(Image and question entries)
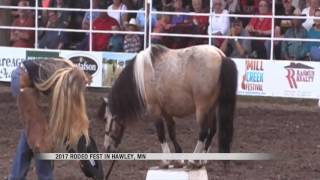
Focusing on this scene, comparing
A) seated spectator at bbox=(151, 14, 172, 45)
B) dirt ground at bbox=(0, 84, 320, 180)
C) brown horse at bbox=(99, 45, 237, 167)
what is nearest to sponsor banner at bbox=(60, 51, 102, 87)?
dirt ground at bbox=(0, 84, 320, 180)

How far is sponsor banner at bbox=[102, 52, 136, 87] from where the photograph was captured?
659 inches

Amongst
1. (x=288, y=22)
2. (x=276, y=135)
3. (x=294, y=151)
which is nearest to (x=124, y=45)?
(x=288, y=22)

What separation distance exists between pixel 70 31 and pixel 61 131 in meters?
11.0

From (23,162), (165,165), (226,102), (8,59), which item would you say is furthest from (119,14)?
(23,162)

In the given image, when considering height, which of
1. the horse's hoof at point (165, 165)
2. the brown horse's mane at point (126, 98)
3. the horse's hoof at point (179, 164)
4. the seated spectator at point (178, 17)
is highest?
the seated spectator at point (178, 17)

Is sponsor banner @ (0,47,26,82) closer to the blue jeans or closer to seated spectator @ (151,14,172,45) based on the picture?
seated spectator @ (151,14,172,45)

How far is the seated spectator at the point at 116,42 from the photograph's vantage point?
17.3 metres

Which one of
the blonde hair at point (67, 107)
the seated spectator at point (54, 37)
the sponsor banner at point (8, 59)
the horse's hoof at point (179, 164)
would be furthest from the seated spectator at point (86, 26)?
the blonde hair at point (67, 107)

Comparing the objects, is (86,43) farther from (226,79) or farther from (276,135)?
(226,79)

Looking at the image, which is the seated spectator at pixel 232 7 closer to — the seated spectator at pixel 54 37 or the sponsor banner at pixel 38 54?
the seated spectator at pixel 54 37

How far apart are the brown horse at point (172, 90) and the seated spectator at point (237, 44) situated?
6.57 meters

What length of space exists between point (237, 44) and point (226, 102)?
6.82 metres

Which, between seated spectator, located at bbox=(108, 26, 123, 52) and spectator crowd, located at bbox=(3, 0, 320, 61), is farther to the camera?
seated spectator, located at bbox=(108, 26, 123, 52)

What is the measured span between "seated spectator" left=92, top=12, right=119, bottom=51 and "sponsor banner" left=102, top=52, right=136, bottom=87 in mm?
617
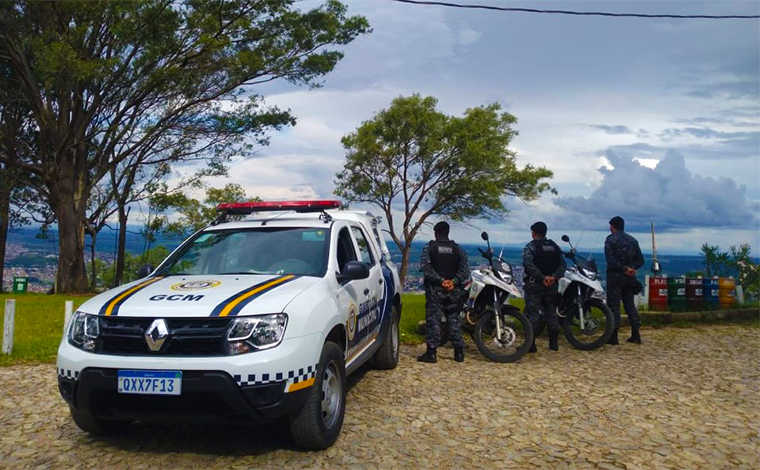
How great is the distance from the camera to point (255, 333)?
13.3 feet

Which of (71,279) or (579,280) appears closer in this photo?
(579,280)

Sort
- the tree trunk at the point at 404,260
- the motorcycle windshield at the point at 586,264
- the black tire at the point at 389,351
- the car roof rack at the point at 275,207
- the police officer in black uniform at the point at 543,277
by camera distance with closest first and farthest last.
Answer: the car roof rack at the point at 275,207
the black tire at the point at 389,351
the police officer in black uniform at the point at 543,277
the motorcycle windshield at the point at 586,264
the tree trunk at the point at 404,260

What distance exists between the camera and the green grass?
8273 mm

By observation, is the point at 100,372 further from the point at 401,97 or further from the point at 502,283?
the point at 401,97

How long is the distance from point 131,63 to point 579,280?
15862 mm

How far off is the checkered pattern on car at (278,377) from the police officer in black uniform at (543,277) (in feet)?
17.0

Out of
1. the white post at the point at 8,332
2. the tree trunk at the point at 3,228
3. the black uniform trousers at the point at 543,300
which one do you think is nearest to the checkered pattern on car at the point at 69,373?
the white post at the point at 8,332

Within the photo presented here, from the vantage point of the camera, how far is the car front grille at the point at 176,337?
13.3 ft

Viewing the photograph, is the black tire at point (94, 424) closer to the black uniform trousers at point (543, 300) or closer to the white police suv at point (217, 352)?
the white police suv at point (217, 352)

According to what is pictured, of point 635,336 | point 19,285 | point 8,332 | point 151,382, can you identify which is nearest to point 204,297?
point 151,382

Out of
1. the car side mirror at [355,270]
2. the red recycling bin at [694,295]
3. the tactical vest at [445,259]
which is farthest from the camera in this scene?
the red recycling bin at [694,295]

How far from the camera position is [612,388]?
6656mm

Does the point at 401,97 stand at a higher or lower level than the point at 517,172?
higher

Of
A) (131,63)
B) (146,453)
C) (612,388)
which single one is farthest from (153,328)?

Stated task –
Please rewrite every one of the entries above, swapping "sponsor banner" for "advertising banner" wherever it appears and changing nothing else. Leave the pictures out of your answer.

Solved problem –
Focusing on this scene, comparing
A) seated spectator at bbox=(151, 14, 172, 45)
B) dirt ground at bbox=(0, 84, 320, 180)
C) brown horse at bbox=(99, 45, 237, 167)
what is nearest to advertising banner at bbox=(60, 51, 102, 87)?
dirt ground at bbox=(0, 84, 320, 180)

How far is advertising banner at bbox=[102, 52, 136, 87] from where the photograph was captured?
659 inches

Amongst
1. (x=288, y=22)
2. (x=276, y=135)
3. (x=294, y=151)
which is nearest to (x=124, y=45)?
(x=288, y=22)

What separation distance exists between pixel 70 31 and pixel 61 131 in meters?
11.0

From (23,162), (165,165), (226,102), (8,59), which item would you say is furthest from (119,14)?
(23,162)

In the given image, when considering height, which of
1. the horse's hoof at point (165, 165)
2. the brown horse's mane at point (126, 98)
3. the horse's hoof at point (179, 164)
4. the seated spectator at point (178, 17)
is highest?
the seated spectator at point (178, 17)

Is advertising banner @ (0,47,26,82) closer to the blue jeans or closer to seated spectator @ (151,14,172,45) based on the picture?
seated spectator @ (151,14,172,45)

How far is the seated spectator at the point at 116,42 from the photograph's vantage point?
17.3 metres

Which one of
the blonde hair at point (67, 107)
the seated spectator at point (54, 37)
the advertising banner at point (8, 59)
the horse's hoof at point (179, 164)
would be furthest from the seated spectator at point (86, 26)?
the blonde hair at point (67, 107)

Comparing the objects, is (86,43) farther from (226,79) or farther from (276,135)?
(226,79)

Looking at the image, which is the seated spectator at pixel 232 7 closer to — the seated spectator at pixel 54 37 or the advertising banner at pixel 38 54?
the seated spectator at pixel 54 37

How far apart are the brown horse at point (172, 90) and the seated spectator at point (237, 44) situated?
6.57 meters

What length of space exists between point (237, 44) and point (226, 102)?
6.82 metres

Which, between seated spectator, located at bbox=(108, 26, 123, 52) and spectator crowd, located at bbox=(3, 0, 320, 61), is farther to the camera?
seated spectator, located at bbox=(108, 26, 123, 52)

What is the measured span between "seated spectator" left=92, top=12, right=119, bottom=51 and "advertising banner" left=102, top=52, right=136, bottom=87 in mm?
617
How great is the distance from the camera to point (255, 333)?
13.3 feet

Which of (71,279) or (579,280) appears closer in this photo?
(579,280)

Sort
- the tree trunk at the point at 404,260
- the motorcycle windshield at the point at 586,264
- the black tire at the point at 389,351
- the car roof rack at the point at 275,207
- the police officer in black uniform at the point at 543,277
by camera distance with closest first and farthest last.
Answer: the car roof rack at the point at 275,207
the black tire at the point at 389,351
the police officer in black uniform at the point at 543,277
the motorcycle windshield at the point at 586,264
the tree trunk at the point at 404,260

What distance exists between the camera and the green grass?
8273 mm

By observation, is the point at 100,372 further from the point at 401,97 or further from the point at 502,283?
the point at 401,97

How long is the distance from point 131,63 to point 579,280?
15862 mm

How far off is the checkered pattern on car at (278,377) from the police officer in black uniform at (543,277) (in feet)?
17.0

Out of
1. the white post at the point at 8,332
2. the tree trunk at the point at 3,228
3. the black uniform trousers at the point at 543,300
which one do you think is nearest to the checkered pattern on car at the point at 69,373?
the white post at the point at 8,332

Within the photo presented here, from the vantage point of the camera, how far is the car front grille at the point at 176,337?
13.3 ft

Viewing the photograph, is the black tire at point (94, 424) closer to the black uniform trousers at point (543, 300) or closer to the white police suv at point (217, 352)?
the white police suv at point (217, 352)

According to what is pictured, of point 635,336 | point 19,285 | point 8,332 | point 151,382, can you identify which is nearest to point 204,297?
point 151,382

Out of
1. the car side mirror at [355,270]
2. the red recycling bin at [694,295]
3. the tactical vest at [445,259]
which is farthest from the camera in this scene?
the red recycling bin at [694,295]

How far from the camera position is [612,388]?
6656mm

Does the point at 401,97 stand at a higher or lower level than the point at 517,172?
higher

Of
A) (131,63)
B) (146,453)
C) (612,388)
which single one is farthest from (153,328)?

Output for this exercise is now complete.